JBS also won big when, less than a month after taking his second oath of office, President Trump signed an Executive Order stopping any investigations and enforcement actions under the Foreign Corrupt Practices Act, pausing cases involving foreign bribery, public corruption, and money laundering. This benefited the owners of JBS mightily since it stopped any enforcement from a 2020 case where they pleaded guilty to paying bribes in Brazil, agreeing to pay $128 million to settle with American authorities.

Among the $1 million inaugural donor club was JPMorgan Chase, Anheuser-Busch, Nvidia, Blackstone, Google, Adobe, General Motors, Uber, Boeing, Toyota, Comcast, Meta Platforms, Amazon, McDonald’s, Delta Air Lines and Johnson & Johnson.
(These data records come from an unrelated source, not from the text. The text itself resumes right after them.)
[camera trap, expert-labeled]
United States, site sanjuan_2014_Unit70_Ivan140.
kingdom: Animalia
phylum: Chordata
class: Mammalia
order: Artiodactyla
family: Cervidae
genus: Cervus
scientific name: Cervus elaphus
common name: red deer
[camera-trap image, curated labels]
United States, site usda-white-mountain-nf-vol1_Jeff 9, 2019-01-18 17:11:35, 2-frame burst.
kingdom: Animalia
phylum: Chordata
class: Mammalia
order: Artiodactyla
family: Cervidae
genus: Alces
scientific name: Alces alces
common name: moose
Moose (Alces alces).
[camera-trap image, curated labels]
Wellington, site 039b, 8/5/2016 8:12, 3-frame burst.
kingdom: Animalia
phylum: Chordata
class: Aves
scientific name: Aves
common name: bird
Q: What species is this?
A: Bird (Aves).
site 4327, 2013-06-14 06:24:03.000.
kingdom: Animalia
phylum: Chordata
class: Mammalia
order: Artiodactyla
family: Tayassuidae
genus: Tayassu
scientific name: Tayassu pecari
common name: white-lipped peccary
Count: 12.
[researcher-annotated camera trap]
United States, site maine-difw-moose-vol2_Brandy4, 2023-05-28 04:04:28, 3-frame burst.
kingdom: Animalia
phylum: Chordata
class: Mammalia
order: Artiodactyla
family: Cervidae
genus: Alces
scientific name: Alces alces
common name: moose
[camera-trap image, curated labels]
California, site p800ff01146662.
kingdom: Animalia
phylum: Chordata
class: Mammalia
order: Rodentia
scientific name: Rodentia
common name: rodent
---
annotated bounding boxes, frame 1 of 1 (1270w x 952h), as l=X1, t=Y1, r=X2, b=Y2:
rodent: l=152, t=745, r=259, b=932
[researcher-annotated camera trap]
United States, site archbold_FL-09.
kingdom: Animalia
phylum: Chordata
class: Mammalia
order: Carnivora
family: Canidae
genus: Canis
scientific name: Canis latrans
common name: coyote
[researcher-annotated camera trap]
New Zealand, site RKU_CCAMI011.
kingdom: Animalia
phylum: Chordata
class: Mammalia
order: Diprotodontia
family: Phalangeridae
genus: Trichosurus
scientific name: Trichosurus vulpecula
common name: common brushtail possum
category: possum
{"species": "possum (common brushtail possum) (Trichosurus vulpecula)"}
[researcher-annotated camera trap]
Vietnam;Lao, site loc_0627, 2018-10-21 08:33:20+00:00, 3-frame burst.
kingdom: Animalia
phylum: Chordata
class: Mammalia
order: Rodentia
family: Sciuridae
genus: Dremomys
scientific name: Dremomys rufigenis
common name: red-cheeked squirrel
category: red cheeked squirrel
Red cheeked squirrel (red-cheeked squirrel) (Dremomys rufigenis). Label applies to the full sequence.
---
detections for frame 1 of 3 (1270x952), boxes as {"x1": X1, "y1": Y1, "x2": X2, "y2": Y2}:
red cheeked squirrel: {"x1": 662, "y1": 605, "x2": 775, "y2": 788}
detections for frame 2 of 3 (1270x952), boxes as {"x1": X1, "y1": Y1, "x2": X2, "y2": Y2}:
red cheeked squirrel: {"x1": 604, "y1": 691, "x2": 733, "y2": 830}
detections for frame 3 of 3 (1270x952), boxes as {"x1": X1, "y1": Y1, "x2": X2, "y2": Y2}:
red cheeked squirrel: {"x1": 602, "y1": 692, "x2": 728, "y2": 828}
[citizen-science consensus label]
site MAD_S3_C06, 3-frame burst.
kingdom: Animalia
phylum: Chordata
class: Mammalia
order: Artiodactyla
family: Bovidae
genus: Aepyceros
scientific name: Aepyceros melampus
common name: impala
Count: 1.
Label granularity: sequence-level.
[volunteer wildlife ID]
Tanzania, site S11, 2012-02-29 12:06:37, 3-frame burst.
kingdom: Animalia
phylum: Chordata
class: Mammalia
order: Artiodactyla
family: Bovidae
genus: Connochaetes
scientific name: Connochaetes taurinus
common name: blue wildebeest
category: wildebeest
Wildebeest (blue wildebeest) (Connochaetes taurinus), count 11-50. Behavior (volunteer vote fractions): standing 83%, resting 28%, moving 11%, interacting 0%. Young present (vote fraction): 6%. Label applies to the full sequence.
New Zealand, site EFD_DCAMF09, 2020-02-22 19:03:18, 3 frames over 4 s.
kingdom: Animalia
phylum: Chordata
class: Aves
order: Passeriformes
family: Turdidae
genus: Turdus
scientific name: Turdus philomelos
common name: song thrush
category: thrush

Plus, Apple CEO Tim Cook, Open AI CEO Sam Altman, hedge fund managers Ken Griffin and Paul Singer, and Miriam Adelson, the wife of the late Sheldon Adelson.

Some people even got jobs out of the deal. Warren Stephens, who became the U.S. ambassador to the United Kingdom, gave $4 million; Melissa Argyros, the new ambassador to Latvia, gave $2 million; Tilman Fertitta, the new ambassador to Italy, gave a million; and Daniel Newlin, the nominee to be Colombia’s ambassador, gave a million. Jared Isaacman, a close ally of Elon Musk who was originally tapped to lead NASA, gave $2 million – but his nomination was stalled after Elon’s May 2025 clash with The Donald. But great news! After those two crazy kids made up, Isaacman was installed as the new administrator of NASA.

Now all attention turns to the fundraising for the new $300 million ballroom that will replace the White House’s East Wing the president swiftly demolished, where many of the donors that have already been announced – including Amazon, Google, Lockheed Martin, Microsoft and Palantir – have pending business before the Trump administration.

As conservative columnist Peggy Noonan wrote in The Wall Street Journal, “All this was done without public demand or support, and was done in a way that was abrupt, complete, unstoppable… Might the whole thing be open to corruption? Would it even have been attempted in a fully functioning, sharp and hungry republic? Or only a tired one that’s being diminished?”